The number of mastication cycles (N, counted cycles) and the mastication duration (T, duration of sequences) were recorded and averaged. Mastication frequency was calculated by dividing N by T. The volunteers then rinsed their mouth with about 30 g of water and to maximise recovery, emptied it into the container used previously. The addition of saliva during mastication further increased the weight of the recovered sample to approximately 75 g. The present study was conducted according to the guidelines laid down in the Declaration of Helsinki, and all procedures involving human subjects were approved by the Research Ethic Committee of the North London's National Research Ethics Service (NRES), UK (no. 10/H0717/096). Written informed consent was obtained from all subjects.
Simulated human digestion
Gastric digestion
Individual masticated NA (n 4) or RA (n 4) samples (60 g) were fed onto the DGM for 60 min together with a representative drink of water (150 ml) in the presence of priming acid (20 ml), whose composition has been reported previously( Reference Pitino, Randazzo and Mandalari 13 ). The simulated gastric secretion, bile and pancreatic juice were prepared as reported previously( Reference Mandalari, Faulks and Rich 10 , Reference Pitino, Randazzo and Mandalari 13 ). The simulated gastric acid solution contained 0·2 m-HCl, 0·08 m-NaCl, 0·03 mm-CaCl2, and 0·9 mm-NaH2PO4. The simulated gastric enzyme solution was prepared by dissolving porcine gastric mucosa pepsin and a gastric lipase analogue from Rhizopus oryzae in the above-described salt mixture (no acid) at a final concentration of 9000 and 60 units/ml for pepsin and lipase, respectively. A suspension of single-shelled lecithin liposomes, prepared as described previously( Reference Mandalari, Faulks and Rich 10 ), was added to the gastric enzyme solution at a final concentration of 0·127 mm. A total of six samples (48 g for each NA and RA sample) were removed from the DGM at 10 min intervals. The amounts of acid secretion added during gastric digestion were 17·4 (sd 3) and 18·7 (sd 2) ml for the NA and RA samples, respectively. The amounts of gastric enzymes added during gastric digestion were 19·0 (sd 3) and 21·0 (sd 4) ml for NA and RA, respectively. Each gastric sample was weighed, its pH recorded and adjusted to 7·0 with 1 m-NaOH to inhibit gastric enzyme activity.
Duodenal digestion
A pooled sample (42 g), obtained from an aliquot (7 g) of each gastric sample, was transferred to a Sterilin plastic tube for duodenal digestion with the addition of simulated bile solution (8·4 ml) and pancreatic enzyme solution (23·5 ml), and incubated at 37°C under shaking conditions (170 rpm) for 2 h. Simulated bile was prepared fresh daily. It contained 6·5 mm-lecithin, 4 mm-cholesterol, 12·5 mm-sodium taurocholate and 12·5 mm-sodium glycodeoxycholate in a solution containing 146·0 mm-NaCl, 2·6 mm-CaCl2 and 4·8 mm-KCl.

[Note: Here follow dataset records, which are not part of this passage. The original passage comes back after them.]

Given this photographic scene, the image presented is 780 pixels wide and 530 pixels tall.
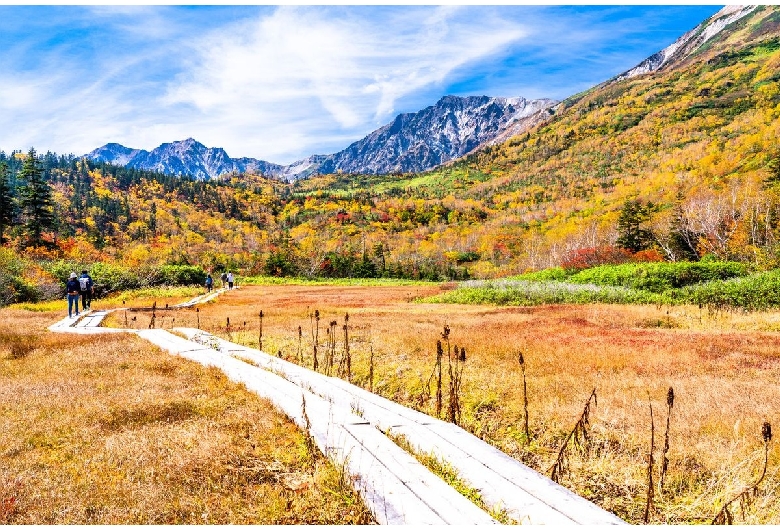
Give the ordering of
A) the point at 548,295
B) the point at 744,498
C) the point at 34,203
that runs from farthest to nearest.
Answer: the point at 34,203
the point at 548,295
the point at 744,498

Pancreatic enzyme solution contained 125·0 mm-NaCl, 0·6 mm-CaCl2, 0·3 mm-MgCl2 and 4·1 μm-ZnSO4·7H2O. Porcine pancreatic lipase (590 units/ml), porcine colipase (3·2 μg/ml), porcine trypsin (11 units/ml), bovine α-chymotrypsin (24 units/ml) and porcine α-amylase (300 units/ml) were added to the pancreatic solution. Each gastric sample removed from the DGM every 10 min and the pooled duodenal sample after 2 h incubation were centrifuged at 3700 rpm for 15 min (7°C) to separate the soluble fraction from the residue. All samples were immediately snap-frozen in liquid N2 and retained for analyses.
Particle size distribution
Representative aliquots of the samples (NA, n 4 and RA, n 4) obtained after mastication and DGM digestion were poured onto a sieve (1700 μm aperture), placed on top of a sieve base covered with a nylon mesh (20 μm mesh size) and washed with deionised water. Particles larger than 1700 μm were too large for the laser diffraction instrument, whereas those smaller than 20 μm were cell fragments and released nutrients and could therefore be discarded. The particles retained on the mesh were collected as an aqueous suspension and loaded into the Malvern Laser Diffraction Particle Sizer 2000® (Malvern Instruments Limited). Mie theory was selected for these measurements. Almond oil and water have a refractive index of 1·471 and 1·330, respectively. The absorption of almond particles was 0·1. Each sample was divided into two to three approximately equal fractions and poured, one after the other, into the automated sample dispersion unit (Hydro 2000G) filled with water. For each fraction, ten consecutive measurements of 10 s duration were taken. The replicates were averaged to give the particle size distribution for the whole sample. Particle sizes were obtained as the volume percentage of the total volume of all particles present in the distribution. The means of the particle size distributions were calculated by the Malvern Laser Diffraction Particle Sizer 2000 software algorithm.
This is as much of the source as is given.